_Description of the task_
Nothing but the lines from the one containing "What separation in" through the last line should be written out, please, exactly as they stand.

Records of spatial reasoning questions

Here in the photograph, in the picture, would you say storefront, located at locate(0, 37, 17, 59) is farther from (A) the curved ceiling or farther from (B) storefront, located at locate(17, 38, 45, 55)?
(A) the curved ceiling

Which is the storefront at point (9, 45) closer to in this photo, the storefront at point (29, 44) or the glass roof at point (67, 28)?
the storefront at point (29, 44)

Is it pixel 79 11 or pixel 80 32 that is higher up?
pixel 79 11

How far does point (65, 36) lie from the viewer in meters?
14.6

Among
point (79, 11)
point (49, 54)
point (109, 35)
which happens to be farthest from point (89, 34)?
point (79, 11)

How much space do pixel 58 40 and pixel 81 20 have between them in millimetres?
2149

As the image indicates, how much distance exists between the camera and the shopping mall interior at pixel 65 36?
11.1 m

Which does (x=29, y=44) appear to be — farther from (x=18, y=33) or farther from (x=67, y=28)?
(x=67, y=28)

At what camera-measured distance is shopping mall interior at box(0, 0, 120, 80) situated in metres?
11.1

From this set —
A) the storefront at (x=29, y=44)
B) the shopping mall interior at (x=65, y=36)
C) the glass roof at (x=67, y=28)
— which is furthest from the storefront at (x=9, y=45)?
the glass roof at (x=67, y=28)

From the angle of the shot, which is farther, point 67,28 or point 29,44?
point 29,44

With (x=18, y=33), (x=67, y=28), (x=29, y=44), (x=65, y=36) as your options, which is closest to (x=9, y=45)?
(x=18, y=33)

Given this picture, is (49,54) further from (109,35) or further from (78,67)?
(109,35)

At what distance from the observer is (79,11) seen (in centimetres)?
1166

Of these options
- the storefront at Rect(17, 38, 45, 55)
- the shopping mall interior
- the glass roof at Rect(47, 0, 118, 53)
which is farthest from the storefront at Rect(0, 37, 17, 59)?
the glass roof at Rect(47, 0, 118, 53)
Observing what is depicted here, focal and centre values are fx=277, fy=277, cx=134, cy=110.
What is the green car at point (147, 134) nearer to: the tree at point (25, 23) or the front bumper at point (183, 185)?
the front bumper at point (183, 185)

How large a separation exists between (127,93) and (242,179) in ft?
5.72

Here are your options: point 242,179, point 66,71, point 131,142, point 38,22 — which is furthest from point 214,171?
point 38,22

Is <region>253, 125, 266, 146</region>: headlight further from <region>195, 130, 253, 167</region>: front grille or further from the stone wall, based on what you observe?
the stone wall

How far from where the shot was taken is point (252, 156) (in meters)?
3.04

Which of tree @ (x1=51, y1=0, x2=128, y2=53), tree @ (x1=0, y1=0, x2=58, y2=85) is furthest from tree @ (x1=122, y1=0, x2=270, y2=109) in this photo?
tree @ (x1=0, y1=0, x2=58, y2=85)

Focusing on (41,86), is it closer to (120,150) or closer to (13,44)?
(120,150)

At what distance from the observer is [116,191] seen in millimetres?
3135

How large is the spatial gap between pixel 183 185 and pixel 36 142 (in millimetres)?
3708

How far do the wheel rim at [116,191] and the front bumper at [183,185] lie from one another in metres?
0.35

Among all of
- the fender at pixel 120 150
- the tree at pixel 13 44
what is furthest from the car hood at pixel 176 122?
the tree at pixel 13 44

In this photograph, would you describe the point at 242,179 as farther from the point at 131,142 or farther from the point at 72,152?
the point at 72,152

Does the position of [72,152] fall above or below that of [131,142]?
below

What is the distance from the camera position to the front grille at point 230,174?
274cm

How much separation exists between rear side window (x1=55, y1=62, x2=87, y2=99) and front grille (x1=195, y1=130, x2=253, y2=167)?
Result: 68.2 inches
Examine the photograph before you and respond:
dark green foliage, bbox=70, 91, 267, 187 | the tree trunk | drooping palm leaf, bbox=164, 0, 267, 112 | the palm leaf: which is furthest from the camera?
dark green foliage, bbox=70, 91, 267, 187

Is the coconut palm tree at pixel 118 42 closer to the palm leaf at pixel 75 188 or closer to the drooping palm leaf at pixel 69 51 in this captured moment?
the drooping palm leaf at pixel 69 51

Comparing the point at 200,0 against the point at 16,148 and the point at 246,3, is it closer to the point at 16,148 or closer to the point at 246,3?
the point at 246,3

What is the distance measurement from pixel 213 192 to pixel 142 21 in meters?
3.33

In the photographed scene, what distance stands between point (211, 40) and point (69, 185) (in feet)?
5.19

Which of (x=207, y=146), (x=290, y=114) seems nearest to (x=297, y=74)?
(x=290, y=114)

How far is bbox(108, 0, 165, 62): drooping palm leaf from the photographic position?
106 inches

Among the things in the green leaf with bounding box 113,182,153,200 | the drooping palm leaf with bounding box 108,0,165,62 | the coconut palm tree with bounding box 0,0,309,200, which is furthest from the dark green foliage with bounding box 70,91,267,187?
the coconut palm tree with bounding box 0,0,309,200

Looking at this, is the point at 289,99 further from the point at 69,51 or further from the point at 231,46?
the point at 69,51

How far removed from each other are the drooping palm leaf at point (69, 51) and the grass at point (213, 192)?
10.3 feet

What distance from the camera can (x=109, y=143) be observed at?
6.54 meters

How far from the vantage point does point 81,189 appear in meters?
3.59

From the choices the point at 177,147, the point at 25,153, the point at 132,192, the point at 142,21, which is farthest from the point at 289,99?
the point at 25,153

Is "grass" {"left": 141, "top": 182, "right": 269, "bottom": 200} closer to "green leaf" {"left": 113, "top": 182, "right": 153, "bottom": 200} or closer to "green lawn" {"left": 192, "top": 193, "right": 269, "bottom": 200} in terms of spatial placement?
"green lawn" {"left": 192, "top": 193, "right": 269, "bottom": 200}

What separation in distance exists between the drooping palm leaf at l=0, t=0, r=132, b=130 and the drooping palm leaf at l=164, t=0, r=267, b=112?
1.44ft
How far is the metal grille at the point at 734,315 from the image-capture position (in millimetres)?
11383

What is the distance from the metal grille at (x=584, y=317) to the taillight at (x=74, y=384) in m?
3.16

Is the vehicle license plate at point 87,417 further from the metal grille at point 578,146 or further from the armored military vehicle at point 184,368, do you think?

_Written reply_
What separation in distance exists between the drooping palm leaf at l=0, t=0, r=132, b=130 and the drooping palm leaf at l=164, t=0, r=267, b=112?
1.44ft
How far is the metal grille at the point at 734,315 from the image-capture position (in millimetres)?
11383

What is the distance from the metal grille at (x=584, y=317) to the taillight at (x=74, y=384) in m?
3.16

Is the vehicle license plate at point 87,417 further from the metal grille at point 578,146 or further from the armored military vehicle at point 184,368, do you think?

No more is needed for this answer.